SOURCE EXTRACT:
RY Deshpande Mon 15 Jan 2007 02:58 AM PST
To live with grief, to confront death on her road,—
The mortal's lot became the Immortal's share.
If the gods wish to rise to higher worlds they must come down and take a human birth. Progress is here and this beautiful birth, though downhearted and full of misfortune and affliction, is god’s wonderful boon given to heighten the soul in the glory of possibilities of the manifestation. This is what the Vishnu Purana says: come here to make progress. This is what Sri Aurobindo and the Mother have said a number of times. But most of the gods are happy with their lot. Perhaps they can afford to be so, but not we; in fact we will not be allowed to remain where we are.
“The gods,” says the Mother, “do not have within them the divine spark which is the core of the psychic, because only on earth—I am not even speaking of the material universe—only on earth did this descent of divine Love took place, which was the origin of the divine Presence in the core of Matter. And naturally, since they have no psychic being, they do not know the psychic being. Some of these beings have even wanted to take a physical body so as to have experience of the psychic being—but not many of them. As a rule, they did it not only partially, through an ‘emanation’, not a total descent. For example, Vivekananda is said to have been an incarnation—a Vibhuti—of Shiva; but Shiva himself has clearly expressed his will to come down on earth only with the supramental world. When the earth is ready for the supramental life, he will come. And almost all these beings will manifest—they are waiting for that moment, they do not want any of the present struggle and the obscurity… None of these gods has a psychic being. It is only by coming down and uniting with the psychic being of a man that they can have one, but they have none themselves.” (12 January 1965)
Is Shiva going to miss something by opting to come down on earth only with the supramental world and not in the present process? Possibly so, for the simple reason that the Mother had at all made such a suggestion to him.
And then, in contrast to this, the Mother says something interesting about her experience with Durga: “…I was in touch with her during my meditations upstairs, and this new power in the body was in me then as it is in me now, and… (how to put it?) I made her participate in the concept of surrender. What an experience she had! An extraordinary experience of the joy of being connected with That. And she declared, ‘From now on I am bhakta of the Lord.’ It was beautiful. Truly… truly, it was beautiful. I knew how it was with her because I remember the days when Sri Aurobindo was here and I used to go downstairs to give meditations to the people assembled in the hall. There’s a ledge above the pillars there, where all the gods used to sit—Shiva, Krishna, Lakshmi, the Trimurti, all of them—the little ones, the big ones, they all used to come regularly, every day, to attend these meditations. It was a lovely sight. But they didn’t have this kind of adoration for the Supreme. They had no use for that concept—each one, in his own mode of being, was fully aware of his own eternal divinity; and each one knew as well that he could represent all the others (such was the basis of popular worship, and they knew it). They felt they were a kind of community, but they had none of those qualities that the psychic life gives: no deep love, no deep sympathy, no sense of union. They had the sense of only their OWN divinity. They had certain very particular movements, but not this adoration for the Supreme nor the feeling of being instruments: they felt they were representing the Supreme, and so each one was perfectly satisfied with his particular representation. Except for Krishna…” (2 August 1961)

DATA LINES:

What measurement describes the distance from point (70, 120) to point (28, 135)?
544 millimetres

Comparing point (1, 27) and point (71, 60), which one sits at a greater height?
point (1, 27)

GIVEN PROBLEM: In the text about the gods, where did they sit when they came to the meditations in the hall? The listing is separate from the text about the gods.

WRITTEN SOLUTION: On a ledge above the pillars.